Mauvaise qualité de l'air intérieur: le coût est estimé entre 10 et 40 milliards d'euros

Mauvaise qualité de l'air intérieur: le coût est estimé entre 10 et 40 milliards d'euros - Observatoire de la qualité de l'air intérieur

Allergènes, amiante, particules, monoxyde de carbone, dioxyde d'azote, pesticides ...La liste est longue des produits nocifs pour la santé. L'air intérieur est 5 à 10 fois plus pollué que l'air extérieur. Nous passons 70 à 90 % du temps à l intérieur d'un environnement clos. La qualité de l'air intérieur préoccupe de plus en plus les entreprises et les collectivités. Mais comment agir ?

Les allergies respiratoires ont doublé en 20 ans. On compte pas moins de 18 millions de Français allergiques dont une part d'asthmatiques. Les conséquences peuvent être lourdes, du simple inconfort, aux infections comme la légionellose voire les pathologies respiratoires, cardiovasculaires ou tumorales. Le docteur Fabien Squinazi médecin biologiste, membre du comité scientifique de l'Observatoire de la qualité de l'air intérieur qui étudie la question depuis 30 ans dresse un état des lieux très précis. En France, c'est aussi un logement sur 2 qui doit faire face à des problèmes d'humidité. Dans le même temps Fabien Squinazi se félicite de l'évolution de la prise de conscience sur ces sujets. Le coût économique est lourd: il est estimé entre 10 et 40 milliards d'euros selon les études. Il pourrait être même encore plus conséquent. On estime ainsi à un milliard d'euros le coût du remboursement des médicaments anti-asthmatiques.

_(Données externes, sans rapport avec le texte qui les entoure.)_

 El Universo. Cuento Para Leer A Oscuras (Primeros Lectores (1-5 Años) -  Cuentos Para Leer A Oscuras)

Et dans les lieux publics ?

Les entreprises commencent à s'emparer du sujet. Elles peuvent être portées par la réglementation. Le Grenelle de l'Environnement a ainsi abouti à l'étiquetage des produits de construction et de décoration. Ce sont les 10 composants organiques volatils (COV) les plus nocifs à long terme qui ont été retenus. L'ameublement n'est pas encore concerné même si la donne devrait changer. L'ensemble est incomplet mais a le mérite de mettre en lumière ces enjeux.

Que dire également de l'obligation de surveillance de la qualité de l'air intérieur dans les établissements publics ? Ségolène Royal a décidé d'assouplir le dispositif. L'obligation de mesure à partir de janvier 2015 dans les maternelles et les crèches est levée. Elle est remplacée par un guide de bonnes pratiques. Pour certains, c'est un dispositif avant tout politique destinée à calmer les esprits après la réforme des rythmes scolaires. La mesure devait dans tous les cas être progressive jusqu'à 2023. Des entreprises sont dans les starting-blocks. Il ne s'agit pas seulement de mesurer mais aussi de traiter les résultats et c'est bien là que le bât blesse dans certains cas. Le coût pourrait être encore plus lourd.

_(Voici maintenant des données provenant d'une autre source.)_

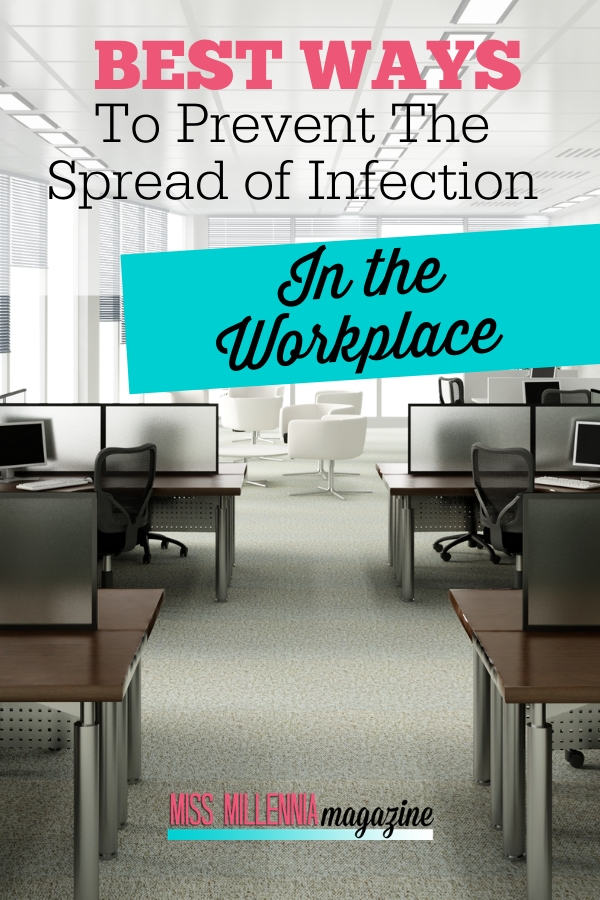 Best Ways to Prevent the Spread of Infection in the Workplace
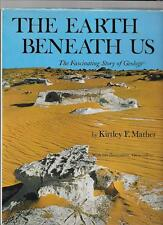 Mather, Kirtley F; The Earth Beneath Us The fascinating story of Geology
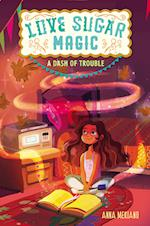 Love Sugar Magic: A Dash of Trouble af Anna Meriano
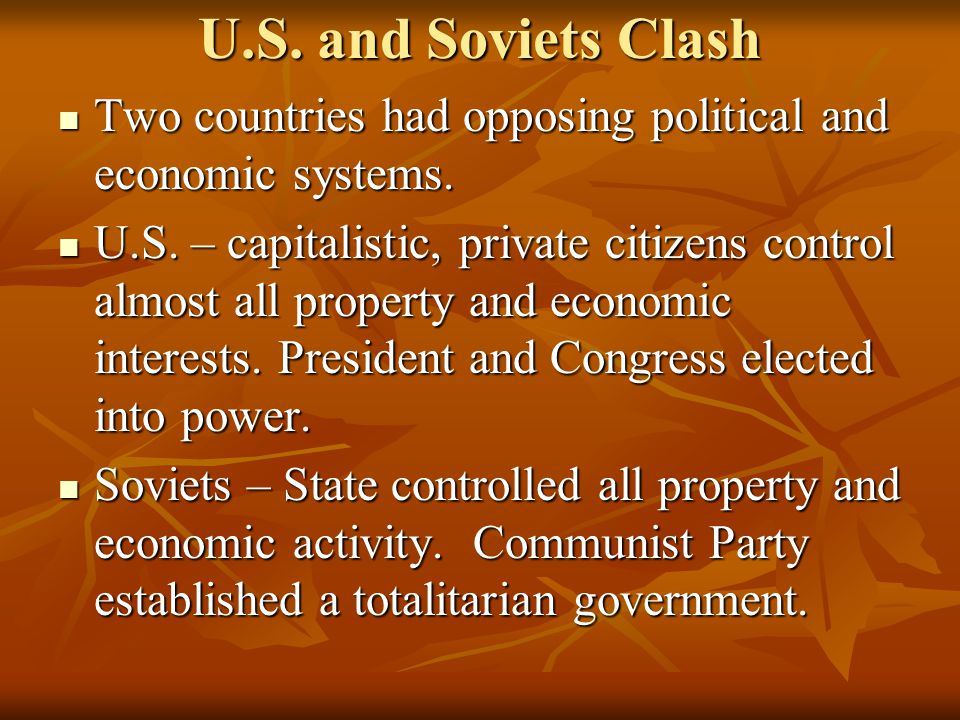 U.S. and Soviets Clash Two countries had opposing political and economic systems.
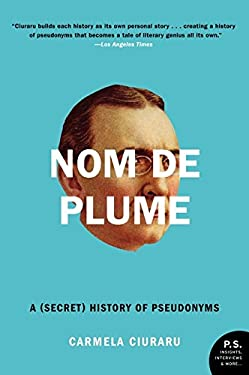 Nom de Plume: A (Secret) History of Pseudonyms 9780061735271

35 % de congés maladie en moins

Autant être transparent. "En matière de qualité de l'air, on ne nous demande pas encore grand chose", explique Maxime Trocmé responsable environnement et scientifique de Vinci .Le groupe a commencé à prendre ce sujet en charge dans sa politique environnementale à travers le label Attitude Environnement. Il y a aussi l'éco-engagement Oxygen afin de développer une méthodologie destinée à garantir la qualité de l'air.

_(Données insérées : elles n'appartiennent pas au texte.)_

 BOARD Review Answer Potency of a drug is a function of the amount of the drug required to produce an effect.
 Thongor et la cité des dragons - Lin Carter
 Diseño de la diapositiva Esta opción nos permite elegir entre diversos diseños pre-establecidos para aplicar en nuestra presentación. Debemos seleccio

Pour Vinci l'une des solutions est -contrairement aux idées reçues- l'étanchéité à l'air car les flux sont ainsi mieux maîtrisés dans le bâtiment. Certains professionnels s'interrogent à l'image de GSF 4ème acteur de la propreté industrielle. Pour son directeur adjoint de recherche et développement Laurent Prulière "assainir les locaux peut polluer". Une analyse précise a donc été menée sur les fameux COV. Des conseils pratiques sont donnés à travers un guide. Ne jamais oublier le principe de base: aérer.

A une époque où l'on parle beaucoup d'efficacité énergétique, il ne faut pas oublier que la santé restera la dimension primordiale. Et Thomas Kerting président d'Air Sûr, expert de la qualité de l'air et administrateur du comité 21, rappelle que la France dispose d'une filière constituée sur ces questions de qualité de l'air."Nous sommes en avance de 2 ans pour présenter l'air en 3D." De quoi créer de l'emploi dans cette filière de la croissance verte dont on parle si souvent. Un air plus propre, c'est aussi 35 % de congés maladie en moins.